=== DATA RECORDS ===

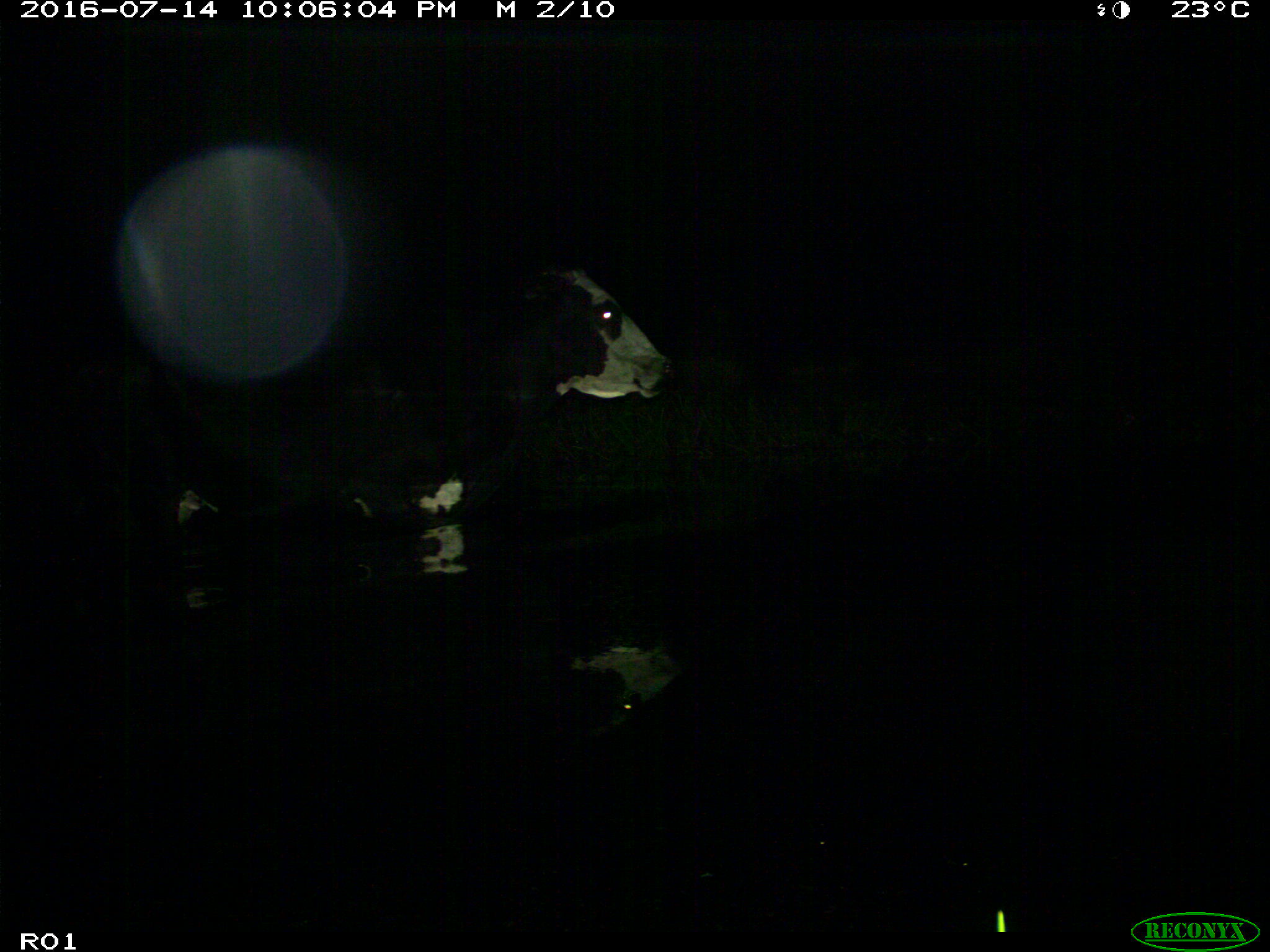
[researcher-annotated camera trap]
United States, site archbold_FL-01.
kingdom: Animalia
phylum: Chordata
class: Mammalia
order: Artiodactyla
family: Bovidae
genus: Bos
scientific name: Bos taurus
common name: domestic cow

===

▶ EXERCISE DETAILS
Produce a verbatim copy of the listing, leaving out all pictures.

▶ TASK OUTPUT
[researcher-annotated camera trap]
United States, site archbold_FL-01.
kingdom: Animalia
phylum: Chordata
class: Mammalia
order: Artiodactyla
family: Bovidae
genus: Bos
scientific name: Bos taurus
common name: domestic cow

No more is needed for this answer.